One of the most impressive aspects of the system is seeing how well it handles people wearing additional things, such as backpacks or removing clothing such as jackets or hoodies without the system falling over. “The nice thing about deep learning is that it implicitly defines what it is, based on what you feed it with,” explains Li. “For example, a traditional computer vision method or model base approach you basically define what the human body is, – usually via a parametric template body, which is a naked body without clothing.”  The monoport does not work with a base human model and thus it is both faster, more accurate, and involves less of a memory footprint.

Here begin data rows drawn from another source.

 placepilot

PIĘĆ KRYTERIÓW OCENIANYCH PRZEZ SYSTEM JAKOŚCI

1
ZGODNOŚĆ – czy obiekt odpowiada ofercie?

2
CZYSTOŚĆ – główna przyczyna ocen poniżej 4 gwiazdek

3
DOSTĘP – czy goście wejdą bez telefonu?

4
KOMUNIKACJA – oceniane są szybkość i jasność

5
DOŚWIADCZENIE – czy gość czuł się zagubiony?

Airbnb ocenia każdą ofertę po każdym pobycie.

Below is the original PIFu: Pixel-Aligned Implicit Function for High-Resolution Clothed Human Digitization (ICCV 2019) video.

High-Res version: PIFuHD

A higher resolution (non-real-time) version of PIFuHD: High-Resolution was also researched as part of an internship at Facebook Reality Labs/Facebook AI and presented by Shunsuke Saito recently at CVPR2020. But this higher resolution version is not only a non-real-time solution, but it is focused just on the geometry and it does not provide the aligned textures.

 

Digital Humans:

AI-synthesized Avatars: From Real-time Deepfakes to Photoreal AI Virtual Assistant

The other presentation Pinscreen had at RTL showed real-time ‘deep fakes’ and the work that Pinscreen has made in producing an end to end digital human. This includes the fundamental AI engine that drives the character, in this case, a digital Frances based on Li’s own wife. Pinscreen engineered the entire digital agent pipeline, “the only component that we’re using from a third party is the voice recognition, which uses Google’s API and the voice synthesis that uses Amazon Polly,” explains Li.

All of the processing of Digital Frances was done on the cloud and it was completely live. During the actual RTL presentation, Hao Li spoke to his digital wife. As the digital agent is not scripted, her interaction and responses are never the same twice, hence unlike any of the rehearsals, Digital Frances suggested that her real-world husband might need to get a regular job! “During the rehearsals, she always asked something different but during the show it was really different'” Li comments, “It was the weirdest set of questions that she gave. She asked things like, ‘Oh you should look for a job, what’s your age?’ And I was like, ‘man, why is she asking me these things?’, But then I thought, you know, it was kind of good because if it was perfect, it may not have seemed real or unscripted”.

In an upcoming fxguide story we will ‘talk’ to Frances directly.


This other part of the demo was a real-time, deep learning-based facial synthesis technology for photoreal AI avatars. This technology allows a user to create their own 3D face model and transform into the face of an actor, athlete, politician, musician, or anyone. (Fxguide previously covered this tech).